Life Sciences Computing

Last updated January 09, 2023

The Center for Advanced Research Computing (CARC) provides access to life sciences resources, such as reference genomes and protein and nucleotide sequences databases.

In 2021, CARC completed a collaboration between Amgen, Dornsife, and ITS to establish access to two cryogenic electron microscopy (cryo-EM) instruments for USC researchers. The microscopes utilize a comprehensive data management and computational processing platform developed by ITS and CARC.

0.0.1 Cryo-EM microscopes

USC has two cryo-EM microscopes available for use: Krios with the K3 direct detection camera and Glacios with the Falcon 4 direct detection camera, both manufactured by Thermo Fisher. Both instruments are housed in the Michelson Center for Convergent Bioscience building in the Core Center for Excellence in Nano Imaging (CNI) at USC’s University Park campus.

The comprehensive computational environment for cryo-EM data processing includes:

  • Automation of data extraction and transfer to CARC storage.
  • Automation of data delivery to Amgen’s cloud storage.
  • GPU cluster system deployment.
  • Development of cryo-EM data pre-processing platform using Pegasus Workflow Management System.
  • Development of cryo-EM user portal with integrated Slack user notification feature.

The high degree of automation during the data processing, extraction, and transfer process is a huge benefit for researchers making use of the microscopes, and not typically available in cryo-EM workflows. In particular, the integration of Slack as a means to view pre-processed images from the microscopes in near real time is valuable for monitoring purposes.

Detailed information on creating a cryo-EM project and using the microscopes can be found in the Cryo-EM user guide.

0.0.2 Other resources

Life sciences resources are available on both Discovery and Endeavour clusters. Users can access them either through copying the desired path via the Bio Resources user guide or going to /project/biodb/resourcename and choosing the desired resource. Listed below are some of the popular resources we offer. If you need a specific resource that is not currently listed, please submit a help ticket and we will try to make those resources available to you.

0.0.2.1 Genomes

A set of ready-to-use reference sequences and annotations for commonly analyzed organisms, sourced from iGenomes.

0.0.2.2 Genbank

The GenBank sequence database is an open access, annotated collection of all publicly available nucleotide sequences and their protein translations.

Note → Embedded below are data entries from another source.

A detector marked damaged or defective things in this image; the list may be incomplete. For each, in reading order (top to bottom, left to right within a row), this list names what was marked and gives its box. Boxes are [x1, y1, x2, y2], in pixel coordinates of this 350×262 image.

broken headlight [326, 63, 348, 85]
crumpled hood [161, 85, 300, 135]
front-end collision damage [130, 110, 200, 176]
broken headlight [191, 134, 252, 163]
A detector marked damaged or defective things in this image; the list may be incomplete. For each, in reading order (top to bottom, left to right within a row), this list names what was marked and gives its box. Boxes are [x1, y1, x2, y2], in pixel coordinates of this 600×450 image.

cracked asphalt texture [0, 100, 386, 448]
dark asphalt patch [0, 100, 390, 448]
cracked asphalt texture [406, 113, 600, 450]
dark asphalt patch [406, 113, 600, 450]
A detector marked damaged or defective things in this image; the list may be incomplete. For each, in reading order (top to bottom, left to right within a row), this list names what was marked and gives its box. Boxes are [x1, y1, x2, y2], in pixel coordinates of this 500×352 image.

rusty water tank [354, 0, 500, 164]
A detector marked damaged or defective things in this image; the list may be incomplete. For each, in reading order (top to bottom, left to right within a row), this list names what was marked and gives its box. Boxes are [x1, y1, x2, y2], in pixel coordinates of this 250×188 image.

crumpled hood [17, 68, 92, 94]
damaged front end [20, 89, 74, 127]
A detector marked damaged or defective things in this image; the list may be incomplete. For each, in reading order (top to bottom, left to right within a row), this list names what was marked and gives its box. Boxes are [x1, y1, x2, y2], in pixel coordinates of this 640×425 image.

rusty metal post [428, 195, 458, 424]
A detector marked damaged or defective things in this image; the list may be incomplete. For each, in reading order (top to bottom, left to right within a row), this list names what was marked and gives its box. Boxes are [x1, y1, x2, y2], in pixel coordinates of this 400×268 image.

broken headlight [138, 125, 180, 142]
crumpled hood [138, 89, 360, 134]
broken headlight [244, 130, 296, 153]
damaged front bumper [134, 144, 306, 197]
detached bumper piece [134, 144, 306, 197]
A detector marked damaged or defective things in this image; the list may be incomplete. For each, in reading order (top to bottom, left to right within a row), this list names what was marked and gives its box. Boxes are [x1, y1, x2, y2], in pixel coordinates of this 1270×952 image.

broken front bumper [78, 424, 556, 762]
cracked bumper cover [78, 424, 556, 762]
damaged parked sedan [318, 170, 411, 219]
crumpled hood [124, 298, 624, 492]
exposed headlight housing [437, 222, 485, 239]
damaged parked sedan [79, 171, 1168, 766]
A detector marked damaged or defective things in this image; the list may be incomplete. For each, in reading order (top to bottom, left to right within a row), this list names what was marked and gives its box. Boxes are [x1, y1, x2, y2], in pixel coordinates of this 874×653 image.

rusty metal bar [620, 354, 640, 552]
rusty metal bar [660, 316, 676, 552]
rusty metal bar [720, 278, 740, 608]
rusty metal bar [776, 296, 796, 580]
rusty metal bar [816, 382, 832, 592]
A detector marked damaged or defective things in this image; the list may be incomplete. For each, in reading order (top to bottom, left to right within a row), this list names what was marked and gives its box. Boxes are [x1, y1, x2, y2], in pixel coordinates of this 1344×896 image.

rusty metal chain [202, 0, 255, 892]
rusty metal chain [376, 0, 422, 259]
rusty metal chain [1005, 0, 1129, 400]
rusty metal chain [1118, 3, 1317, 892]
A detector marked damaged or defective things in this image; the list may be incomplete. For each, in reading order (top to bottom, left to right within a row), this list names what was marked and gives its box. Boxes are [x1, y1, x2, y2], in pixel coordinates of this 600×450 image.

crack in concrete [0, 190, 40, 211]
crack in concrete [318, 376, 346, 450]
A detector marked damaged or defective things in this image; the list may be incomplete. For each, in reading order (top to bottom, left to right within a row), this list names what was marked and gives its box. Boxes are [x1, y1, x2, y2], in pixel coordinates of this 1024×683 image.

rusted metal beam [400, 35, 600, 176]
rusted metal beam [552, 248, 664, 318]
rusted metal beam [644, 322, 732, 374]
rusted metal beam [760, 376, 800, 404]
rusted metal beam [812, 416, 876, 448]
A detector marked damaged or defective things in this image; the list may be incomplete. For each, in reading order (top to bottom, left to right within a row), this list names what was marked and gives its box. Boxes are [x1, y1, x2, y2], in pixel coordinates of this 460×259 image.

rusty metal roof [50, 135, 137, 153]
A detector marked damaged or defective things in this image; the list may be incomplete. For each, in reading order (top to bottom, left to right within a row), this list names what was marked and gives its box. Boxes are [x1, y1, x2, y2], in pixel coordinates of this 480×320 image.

0.0.2.3 Genome Taxonomy Database (GTDB)

The Genome Taxonomy Database (GTDB) is an initiative to establish a standardized microbial taxonomy based on genome phylogeny.

0.0.2.4 Pfam database

The Pfam database is a large collection of protein families, each represented by multiple sequence alignments and hidden Markov models (HMMs).

0.0.2.5 TIGRFAMs

TIGRFAMs is a resource consisting of curated multiple sequence alignments, Hidden Markov Models (HMMs) for protein sequence classification, and associated information designed to support automated annotation of (mostly prokaryotic) proteins.

0.0.2.6 UniProt

The Universal Protein Resource (UniProt), a collaboration between the European Bioinformatics Institute (EBI), the SIB Swiss Institute of Bioinformatics, and the Protein Information Resource (PIR).